Begin ARTICLE

Thursday, September 24, 2015

Autumn

Growing up along the coast of Florida, you wouldn't expect me to get a whole lot out of the fall. But some of my giddiest childhood memories are firmly planted in this season, after culling anything related to gift-giving occasions. I have very few memories of life before Florida, my toddler years, and of those, only two would have taken place unquestionably once the leaves began to change. The first Halloween I can recall centers mostly on my intense dislike of my costume - a homemade, probably hand-me-down, clown - and of wanting to stay out longer with the rest of the kids and having to climb the seemingly monumental stairs up to our backdoor once we got home. The other confirmed autumnal memory was also from Halloween, but this time we were moving from the frozen tundra mid-west down to Florida the next year. Here again, the memory has become more tenuous over the years, but I remember sitting in a booth at a diner near/at our motel that had decorations on the windows and the waitress was dressed up and very sweet to me. I remember more about the move itself, the night before we left, the drive down and packing up our hotel room than I do about the holiday or season. 

Settled along the Treasure Coast of Florida, I don't remember a whole lot of fall for the next maybe two years, with the exception of the distinctive smell of early 1980's plastic masks for costumes. And the completely useless eye holes. I suspect this bit of memory has been overwritten to store random song lyrics or television theme songs. Or the chemicals in the plastic rotted a bit of grey matter. Potayto, potahto. Lima bean! Maybe carrots? My brain itches...

End ARTICLE

## WHAT YOU NEED TO DO
1) Translate this sentence from the post about autumn memories into Spanish: "I remember more about the move itself, the night before we left, the drive down and packing up our hotel room than I do about the holiday or season."
2) Reproduce the passage of the post about autumn memories starting at "Settled along the" and ending at "My brain itches...".

Begin ENTRIES

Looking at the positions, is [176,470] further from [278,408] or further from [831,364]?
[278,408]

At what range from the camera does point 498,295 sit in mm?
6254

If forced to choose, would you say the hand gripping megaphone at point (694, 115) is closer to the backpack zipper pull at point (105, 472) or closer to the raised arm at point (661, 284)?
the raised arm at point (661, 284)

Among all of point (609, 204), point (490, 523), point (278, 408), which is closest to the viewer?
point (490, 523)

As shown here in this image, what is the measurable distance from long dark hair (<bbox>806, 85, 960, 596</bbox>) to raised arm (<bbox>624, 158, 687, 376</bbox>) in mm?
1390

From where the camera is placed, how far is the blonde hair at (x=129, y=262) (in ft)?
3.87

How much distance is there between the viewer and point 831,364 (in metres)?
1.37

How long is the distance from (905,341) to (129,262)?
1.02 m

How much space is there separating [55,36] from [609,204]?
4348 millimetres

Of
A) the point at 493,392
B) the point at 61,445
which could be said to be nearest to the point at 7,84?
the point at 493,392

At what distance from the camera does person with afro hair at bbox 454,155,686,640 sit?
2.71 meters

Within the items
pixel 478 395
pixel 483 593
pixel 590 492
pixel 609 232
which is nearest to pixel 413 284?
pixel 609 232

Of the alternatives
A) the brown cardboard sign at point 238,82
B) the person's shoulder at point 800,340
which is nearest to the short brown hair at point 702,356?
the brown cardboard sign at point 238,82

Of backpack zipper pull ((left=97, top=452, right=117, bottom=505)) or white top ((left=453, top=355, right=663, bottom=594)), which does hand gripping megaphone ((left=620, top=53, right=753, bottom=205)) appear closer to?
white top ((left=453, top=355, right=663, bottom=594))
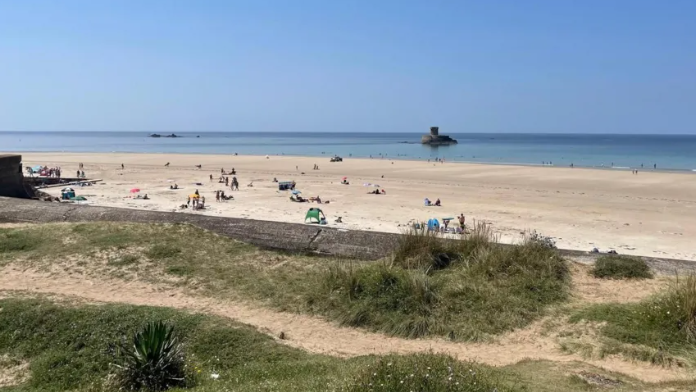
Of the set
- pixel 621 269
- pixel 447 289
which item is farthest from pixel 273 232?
pixel 621 269

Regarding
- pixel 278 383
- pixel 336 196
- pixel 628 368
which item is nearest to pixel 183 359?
pixel 278 383

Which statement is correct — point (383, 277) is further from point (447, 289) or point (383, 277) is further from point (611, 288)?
point (611, 288)

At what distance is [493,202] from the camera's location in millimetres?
23547

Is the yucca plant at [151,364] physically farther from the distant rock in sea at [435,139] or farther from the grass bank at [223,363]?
the distant rock in sea at [435,139]

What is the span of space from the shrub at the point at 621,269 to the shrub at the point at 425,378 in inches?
168

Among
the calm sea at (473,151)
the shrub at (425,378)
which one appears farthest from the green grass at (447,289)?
the calm sea at (473,151)

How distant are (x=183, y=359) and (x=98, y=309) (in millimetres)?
2026

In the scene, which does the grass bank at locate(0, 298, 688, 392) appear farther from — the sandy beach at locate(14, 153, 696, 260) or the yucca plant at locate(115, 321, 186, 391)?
the sandy beach at locate(14, 153, 696, 260)

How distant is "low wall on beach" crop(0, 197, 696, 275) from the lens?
30.3 ft

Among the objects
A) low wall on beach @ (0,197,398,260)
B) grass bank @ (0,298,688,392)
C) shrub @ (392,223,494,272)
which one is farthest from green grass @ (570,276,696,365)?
low wall on beach @ (0,197,398,260)

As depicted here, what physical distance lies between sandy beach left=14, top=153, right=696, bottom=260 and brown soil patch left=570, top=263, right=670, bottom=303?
5.82m

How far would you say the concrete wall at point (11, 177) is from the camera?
15.3 metres

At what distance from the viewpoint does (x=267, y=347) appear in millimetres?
6012

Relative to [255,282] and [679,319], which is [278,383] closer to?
[255,282]
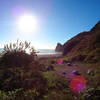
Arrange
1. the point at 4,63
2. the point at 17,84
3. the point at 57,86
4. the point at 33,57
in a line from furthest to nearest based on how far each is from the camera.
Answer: the point at 33,57 → the point at 4,63 → the point at 57,86 → the point at 17,84

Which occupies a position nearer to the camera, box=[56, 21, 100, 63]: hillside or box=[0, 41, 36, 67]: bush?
box=[0, 41, 36, 67]: bush

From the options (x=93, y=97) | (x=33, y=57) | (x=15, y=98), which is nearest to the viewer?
(x=15, y=98)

End ENTRIES

## WRITTEN RESPONSES
1) Recuerdo más de la mudanza en sí, de la noche antes de irnos, del viaje hacia el sur y de cuando empacamos nuestra habitación de hotel que de la fiesta o de la estación.

2)
Settled along the Treasure Coast of Florida, I don't remember a whole lot of fall for the next maybe two years, with the exception of the distinctive smell of early 1980's plastic masks for costumes. And the completely useless eye holes. I suspect this bit of memory has been overwritten to store random song lyrics or television theme songs. Or the chemicals in the plastic rotted a bit of grey matter. Potayto, potahto. Lima bean! Maybe carrots? My brain itches...